» CONSIGNE DE TRAVAIL 1
Extrayez du témoignage sur le parcours d'adoption le passage qui commence à "Suite à une" et s'achève à "Votre projet ?".
» CONSIGNE DE TRAVAIL 2
Prolongez le témoignage sur le parcours d'adoption en reprenant juste après sa dernière phrase.

» EXTRAIT À LIRE
■ ■ ■ ■ ■

Suite à une infertilité, un parcours PMA. Une seule FIV. Je sentais que ce n’étais pas le bon chemin, tout mon corps me le disait. L’idée de l’adoption était dans un coin de ma tête mais mon mari n’était pas encore prêt. Suite à l’échec de la FIV, nous avons eu une grande discussion pendant plusieurs heures : nous avons pris la décision de stopper la PMA, et de réfléchir sérieusement à l’adoption. 6 mois plus tard, notre décision était prise. C’était en mars 2014. Nous nous sommes mariés civilement 3 mois plus tard, et avons assisté à la première réunion du conseil général en septembre 2014.

- Votre projet ?
(notice d'agrément / dossier international ou national)Comment l'avez-vous construit ?

■ ■ ■ ■ ■

» EXTRAIT DE DONNÉES
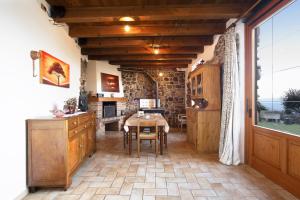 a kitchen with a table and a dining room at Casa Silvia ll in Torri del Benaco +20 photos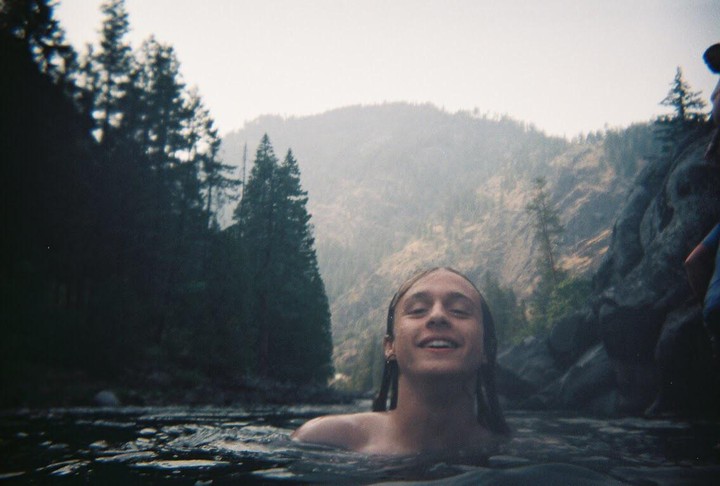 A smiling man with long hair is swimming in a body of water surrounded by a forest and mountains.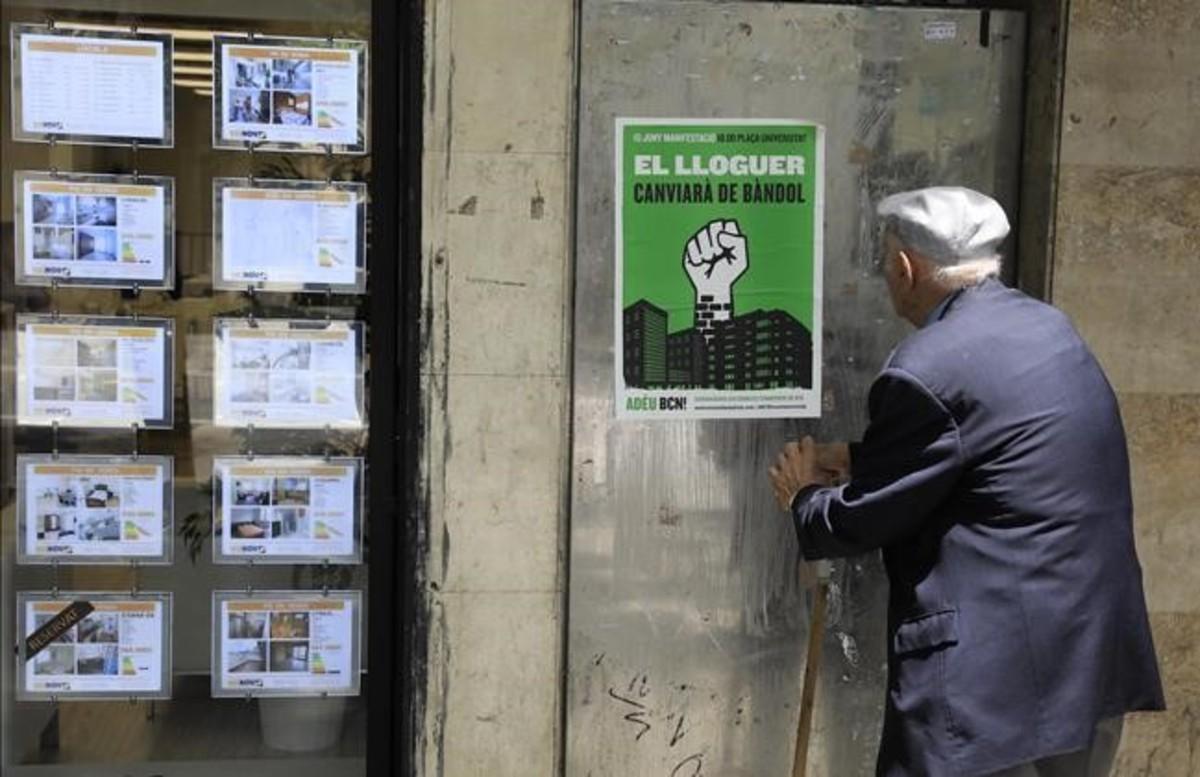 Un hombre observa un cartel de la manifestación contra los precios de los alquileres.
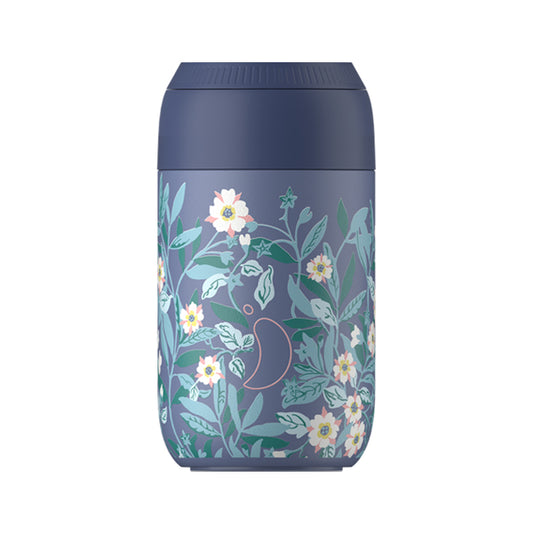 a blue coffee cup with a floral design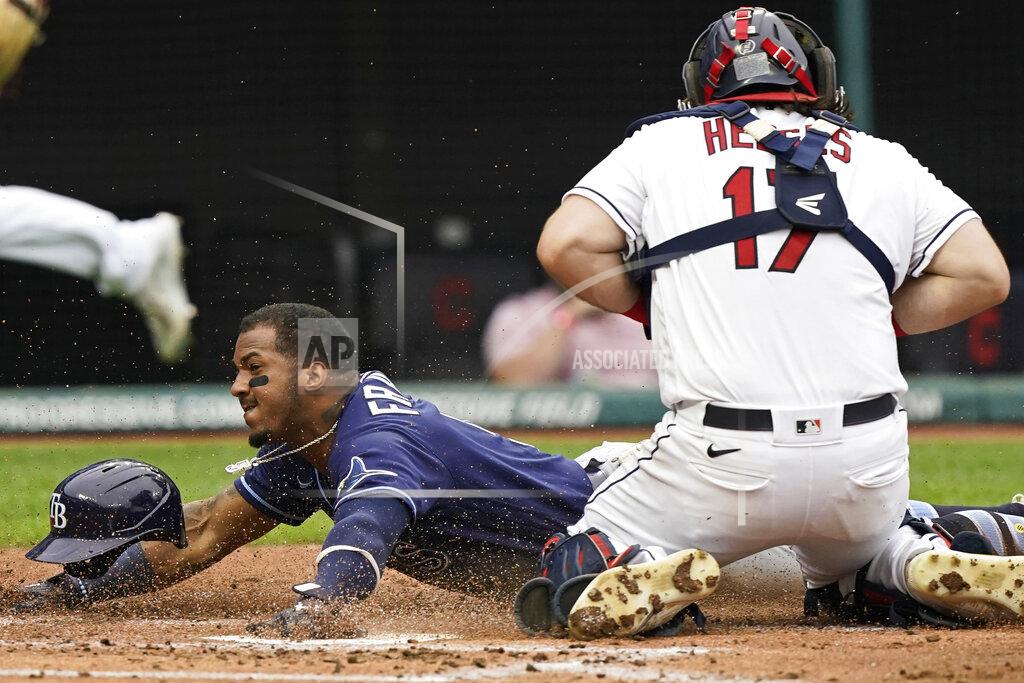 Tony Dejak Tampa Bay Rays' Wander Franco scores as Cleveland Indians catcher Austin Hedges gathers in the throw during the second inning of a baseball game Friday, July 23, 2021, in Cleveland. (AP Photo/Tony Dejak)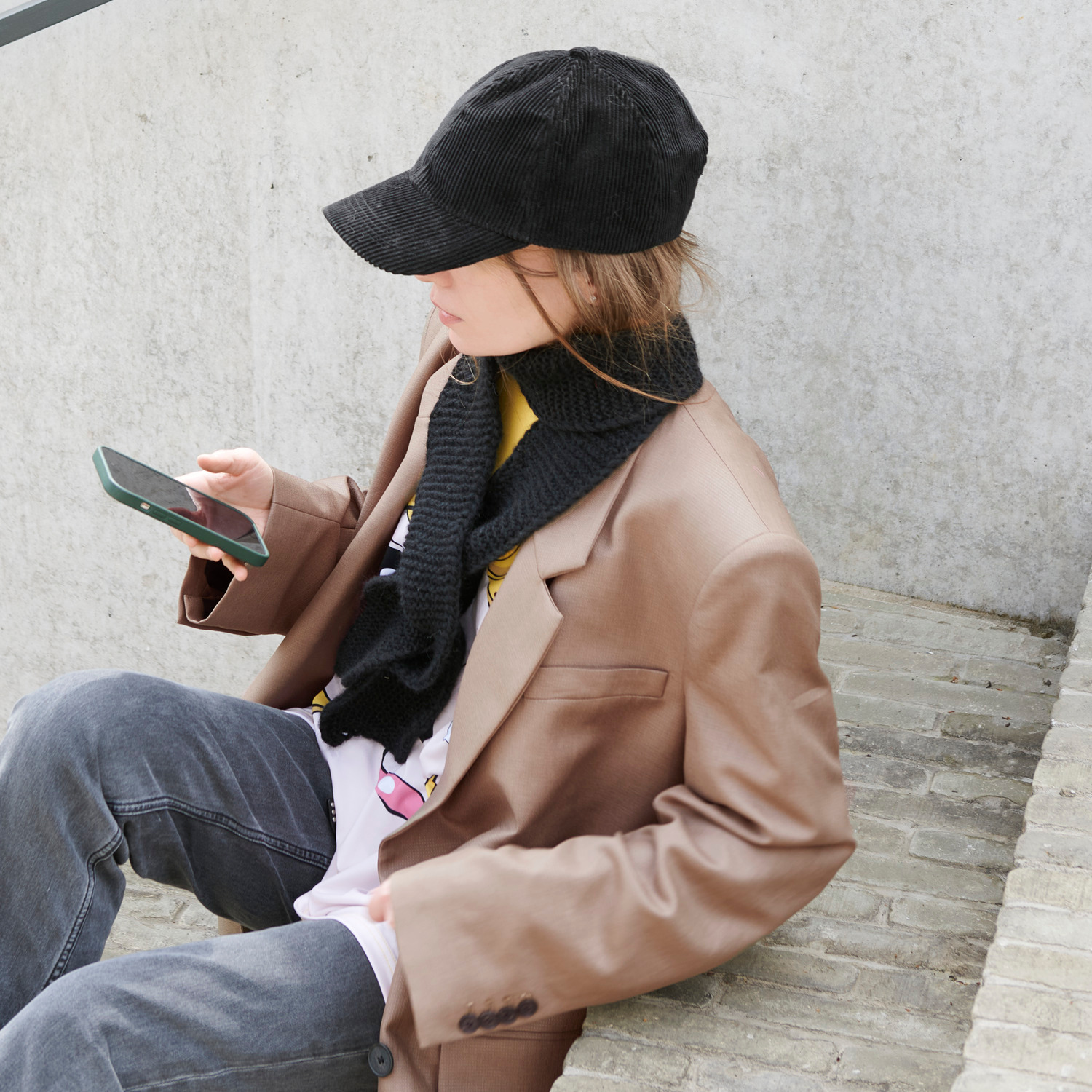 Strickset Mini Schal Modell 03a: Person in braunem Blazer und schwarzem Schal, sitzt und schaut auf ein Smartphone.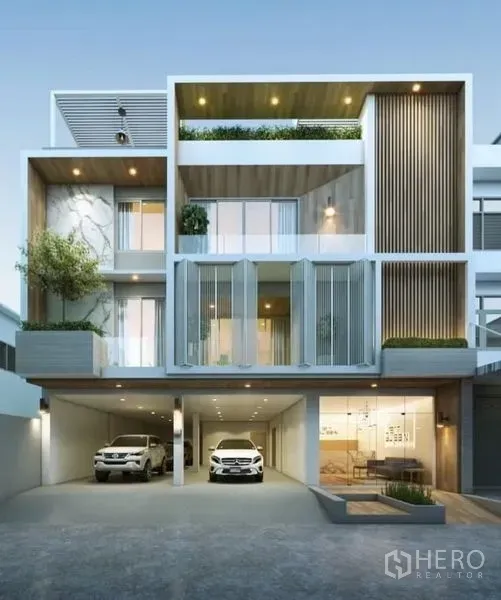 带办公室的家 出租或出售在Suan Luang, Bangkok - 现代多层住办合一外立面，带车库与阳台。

■ ■ ■ ■ ■

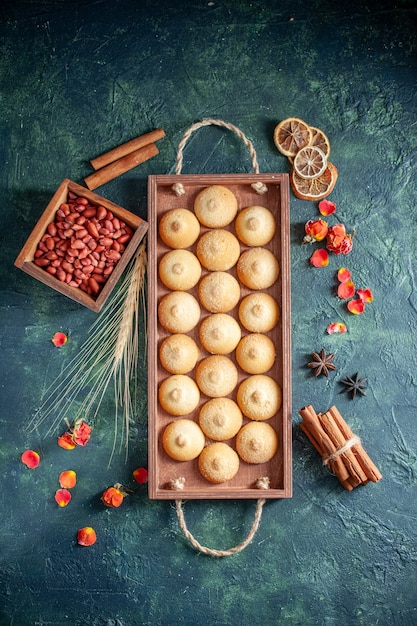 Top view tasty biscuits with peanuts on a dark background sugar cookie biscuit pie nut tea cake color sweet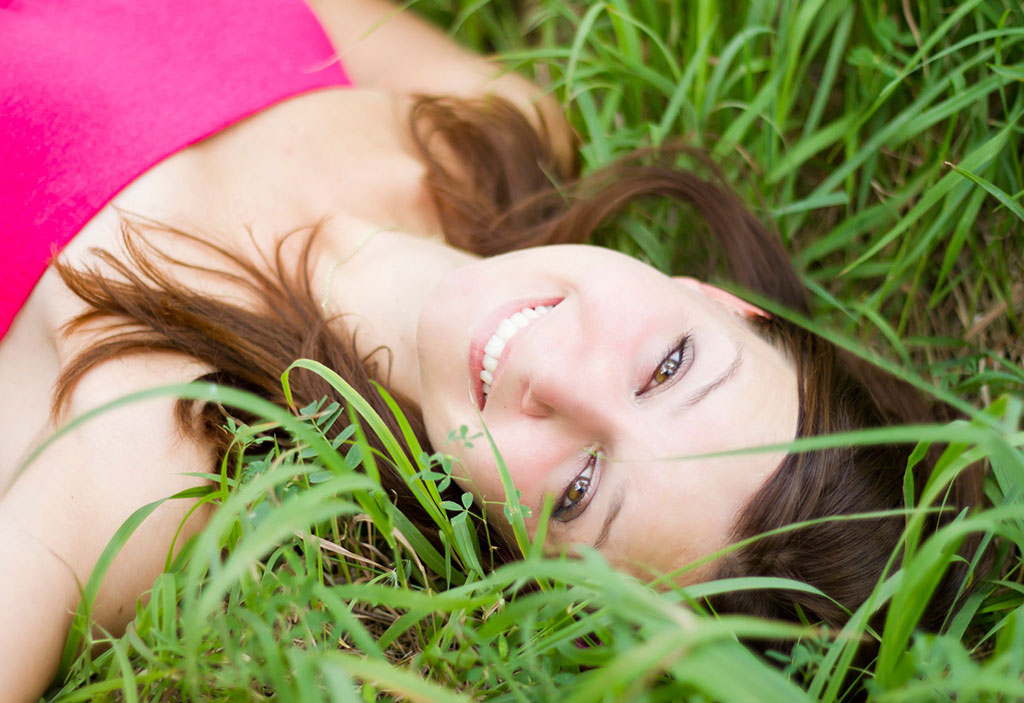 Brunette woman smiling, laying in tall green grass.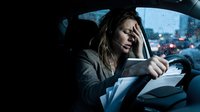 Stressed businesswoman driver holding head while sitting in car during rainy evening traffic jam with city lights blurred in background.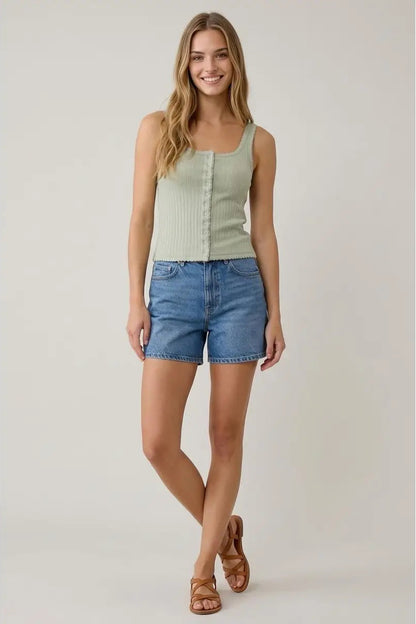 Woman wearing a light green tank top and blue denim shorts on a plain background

■ ■ ■ ■ ■

» RÉPONSE 1
Suite à une infertilité, un parcours PMA. Une seule FIV. Je sentais que ce n’étais pas le bon chemin, tout mon corps me le disait. L’idée de l’adoption était dans un coin de ma tête mais mon mari n’était pas encore prêt. Suite à l’échec de la FIV, nous avons eu une grande discussion pendant plusieurs heures : nous avons pris la décision de stopper la PMA, et de réfléchir sérieusement à l’adoption. 6 mois plus tard, notre décision était prise. C’était en mars 2014. Nous nous sommes mariés civilement 3 mois plus tard, et avons assisté à la première réunion du conseil général en septembre 2014.

- Votre projet ?

» RÉPONSE 2
Moins de 7 ans, avec particularités légères ou réversibles n’entravant pas l’autonomie future de l’enfant. 1 enfant ou 2 si fratrie. Mais nous étions projetés depuis longtemps sur une fratrie. Étant dans un département rural et donc avec des adoptions rarissimes pour des pupilles, nous avons d’emblée construit notre projet sur une adoption internationale.
L’agrément s’est bien passé, malgré le fait que les travailleurs sociaux manquaient cruellement de connaissances récentes concernant la réalité de l’adoption. Les enquêtes étaient très complètes, et nous avons obtenu le précieux sésame 9 mois après le début des démarches.

- L’agrément, les OAA, l’apparentement ?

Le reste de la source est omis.